• 文献标题:   Utilising genetic algorithm to optimise pyrolysis kinetics for fire modelling and characterisation of chitosan/graphene oxide polyurethane composites
  • 文献类型:   Article
  • 作  者:   YUEN ACY, CHEN TBY, WANG C, WEI W, KABIR I, VARGAS JB, CHAN QN, KOOK S, YEOH GH
  • 作者关键词:   large eddy simulation, layerbylayer, flame retardant, pyrolysi, combustion, cone calorimeter
  • 出版物名称:   COMPOSITES PART BENGINEERING
  • ISSN:   1359-8368 EI 1879-1069
  • 通讯作者地址:   Univ New South Wales
  • 被引频次:   5
  • DOI:   10.1016/j.compositesb.2019.107619
  • 出版年:   2020

▎ 摘  要

A fire assessment model has been developed to provide a better understanding of the flame propagation, toxic gases and smoke generations of polymer composites.

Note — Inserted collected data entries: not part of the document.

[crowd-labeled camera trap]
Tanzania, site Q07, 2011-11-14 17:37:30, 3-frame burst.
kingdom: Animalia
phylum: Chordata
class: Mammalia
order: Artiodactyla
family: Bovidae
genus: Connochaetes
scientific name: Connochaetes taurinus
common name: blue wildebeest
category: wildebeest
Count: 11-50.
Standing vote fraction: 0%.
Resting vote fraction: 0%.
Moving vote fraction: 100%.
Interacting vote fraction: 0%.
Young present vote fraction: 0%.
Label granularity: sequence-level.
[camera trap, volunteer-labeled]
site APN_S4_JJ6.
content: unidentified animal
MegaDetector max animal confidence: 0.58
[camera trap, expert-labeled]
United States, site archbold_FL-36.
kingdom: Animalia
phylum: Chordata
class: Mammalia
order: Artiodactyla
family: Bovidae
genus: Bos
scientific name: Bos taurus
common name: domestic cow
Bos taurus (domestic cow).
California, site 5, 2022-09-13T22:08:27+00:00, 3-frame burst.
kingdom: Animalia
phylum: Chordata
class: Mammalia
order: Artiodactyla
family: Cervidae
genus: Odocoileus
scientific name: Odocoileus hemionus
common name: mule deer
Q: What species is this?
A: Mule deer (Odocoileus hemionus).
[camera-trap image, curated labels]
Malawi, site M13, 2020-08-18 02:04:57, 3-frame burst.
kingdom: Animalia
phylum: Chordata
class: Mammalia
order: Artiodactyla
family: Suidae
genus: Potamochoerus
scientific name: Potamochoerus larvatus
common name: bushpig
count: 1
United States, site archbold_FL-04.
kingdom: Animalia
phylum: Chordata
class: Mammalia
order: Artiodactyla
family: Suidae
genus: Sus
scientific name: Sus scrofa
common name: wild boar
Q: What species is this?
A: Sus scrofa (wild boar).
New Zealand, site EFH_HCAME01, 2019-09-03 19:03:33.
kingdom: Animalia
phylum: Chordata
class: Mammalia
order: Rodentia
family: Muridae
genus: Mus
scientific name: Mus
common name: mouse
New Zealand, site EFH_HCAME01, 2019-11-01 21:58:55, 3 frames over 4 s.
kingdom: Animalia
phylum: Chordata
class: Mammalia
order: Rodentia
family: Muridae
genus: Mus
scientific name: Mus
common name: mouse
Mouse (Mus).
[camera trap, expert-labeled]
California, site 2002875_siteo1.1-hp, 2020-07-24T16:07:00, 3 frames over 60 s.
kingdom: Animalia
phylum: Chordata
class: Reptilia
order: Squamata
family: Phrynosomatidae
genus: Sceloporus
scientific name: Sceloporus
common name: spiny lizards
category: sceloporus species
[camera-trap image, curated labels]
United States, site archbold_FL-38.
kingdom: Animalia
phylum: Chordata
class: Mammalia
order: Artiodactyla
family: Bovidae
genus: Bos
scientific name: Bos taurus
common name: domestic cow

In this study, the effectiveness of the Chitosan/Graphene Oxide layer-by-layer fire retardant coating on flexible polyurethane foam was investigated experimentally and numerically via Cone Calorimetry. To generate quality pyrolysis kinetics to enhance the accuracy of the model, a systematic framework to extract TGA data is proposed involving the Kissinger-Akahira-Sunose method followed by Genetic Algorithm, with less than 5% of RMS error against experimental data. The proposed fire model is capable of predicting and visualising fire development and emitting gas volatiles.